I'm so confused. It's like he's slowing down, recovering and resting, or he's getting worse and isn't strong enough to do much else but rest. I don't have the feeling like he's suffering and dieing slowly, just sick. But I have the sence that if he dies, it's going to be sudden and I'm hesitant to leave him for fear of finding him dead later. I hate feeling this way. I really do love him. It sucks how it seems the smaller the pet the more it hurts. Or maybe I've just watched to many souls die this year and at my breaking point. Sorry, I'm babbling, lack of sleep and I'm upset and stressed.

The meds have helped reduce the itching, I've not seen him do it but once this morning. But he's wanting to stay in his corner and not move unless he's got too. He won't take food, and I don't know if the medication in the water is now just making him ill or if it's still working to help him. If it was flukes it seems they've all fallen away and no longer bothering him. Plus the waters getting a bit cloudy so I'm going to have to change it again this afternoon and remove the remaining rocks for a proper cleaning. I have to clean them by hand each time because I don't have a vacume yet but I think that's for the best anyway. I plan to give him one more dose of the parasite meds then I have to wait two days. Is it safe to use the AQ salt with the medication? I was going to go buy some today.

Something I'm not to sure about. He's got a lot of white/pale scales near his face and chin which is his natural coloring, then mostly blackish-blue on top. But I'm seeing a white ring around both his eyes. Its not fuzzy or on the eye itself. It's not dots. Just a solid almost completely thin round ring. Is this normal for a betta or a sign of harm. His eyes are still clear and alert. Their not swollen or puffy, or popping out.

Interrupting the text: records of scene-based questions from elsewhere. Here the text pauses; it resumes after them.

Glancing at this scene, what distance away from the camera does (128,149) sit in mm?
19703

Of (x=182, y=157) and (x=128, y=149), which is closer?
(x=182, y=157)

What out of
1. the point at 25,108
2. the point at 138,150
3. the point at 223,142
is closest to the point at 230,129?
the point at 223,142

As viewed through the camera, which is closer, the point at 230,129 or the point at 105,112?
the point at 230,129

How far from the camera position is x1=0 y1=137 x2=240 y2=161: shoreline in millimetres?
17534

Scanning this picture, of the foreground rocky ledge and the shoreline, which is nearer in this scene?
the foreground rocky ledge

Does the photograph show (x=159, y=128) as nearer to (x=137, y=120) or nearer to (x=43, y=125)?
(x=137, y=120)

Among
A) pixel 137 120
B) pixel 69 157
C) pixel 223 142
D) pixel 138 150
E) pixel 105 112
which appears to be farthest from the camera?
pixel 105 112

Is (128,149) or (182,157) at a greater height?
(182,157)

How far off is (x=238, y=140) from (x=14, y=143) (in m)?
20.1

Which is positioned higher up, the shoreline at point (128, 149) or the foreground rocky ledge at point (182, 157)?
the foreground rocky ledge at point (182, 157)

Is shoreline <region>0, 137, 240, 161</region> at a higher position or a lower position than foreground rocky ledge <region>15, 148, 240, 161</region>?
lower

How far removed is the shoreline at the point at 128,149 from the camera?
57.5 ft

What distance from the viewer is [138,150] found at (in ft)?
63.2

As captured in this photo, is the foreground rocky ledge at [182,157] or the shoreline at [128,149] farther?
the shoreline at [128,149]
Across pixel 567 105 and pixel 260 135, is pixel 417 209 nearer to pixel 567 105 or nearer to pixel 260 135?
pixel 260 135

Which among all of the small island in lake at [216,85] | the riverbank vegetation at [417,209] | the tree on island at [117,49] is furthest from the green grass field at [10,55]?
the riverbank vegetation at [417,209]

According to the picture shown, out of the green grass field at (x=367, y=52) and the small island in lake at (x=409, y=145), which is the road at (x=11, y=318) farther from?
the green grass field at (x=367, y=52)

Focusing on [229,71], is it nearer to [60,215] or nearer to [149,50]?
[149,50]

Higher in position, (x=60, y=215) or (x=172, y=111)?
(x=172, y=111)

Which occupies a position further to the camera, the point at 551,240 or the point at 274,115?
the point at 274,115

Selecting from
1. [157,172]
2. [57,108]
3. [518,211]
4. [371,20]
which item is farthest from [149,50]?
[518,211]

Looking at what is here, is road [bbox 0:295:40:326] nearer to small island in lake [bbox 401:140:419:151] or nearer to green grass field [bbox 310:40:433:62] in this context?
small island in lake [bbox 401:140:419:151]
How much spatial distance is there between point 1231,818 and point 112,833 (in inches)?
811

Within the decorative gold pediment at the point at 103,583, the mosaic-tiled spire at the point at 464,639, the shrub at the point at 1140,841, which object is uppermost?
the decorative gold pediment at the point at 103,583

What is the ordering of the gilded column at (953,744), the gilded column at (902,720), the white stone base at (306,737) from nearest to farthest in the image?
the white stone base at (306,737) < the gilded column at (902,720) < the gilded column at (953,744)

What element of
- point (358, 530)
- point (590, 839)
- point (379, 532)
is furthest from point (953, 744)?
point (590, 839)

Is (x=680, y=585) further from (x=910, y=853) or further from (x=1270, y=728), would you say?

I learned a bit about slime coats. In hind sight maybe this was something I should have paid more attention too. A few days ago, his water had just been changed but he was icking it up rather quickly. There was nothing in the tank with him, no decoration or rocks but he was sheeding a lot of slime coat. I didn't really know what this was, but he'd done it once before so I figured it was like a monthly shedding or something. But ya'll are saying that they do that to shed the parasites and things. I just kept changing the water till he was back to normal. About two days he did that. Then was fine for about four-five, then got sick.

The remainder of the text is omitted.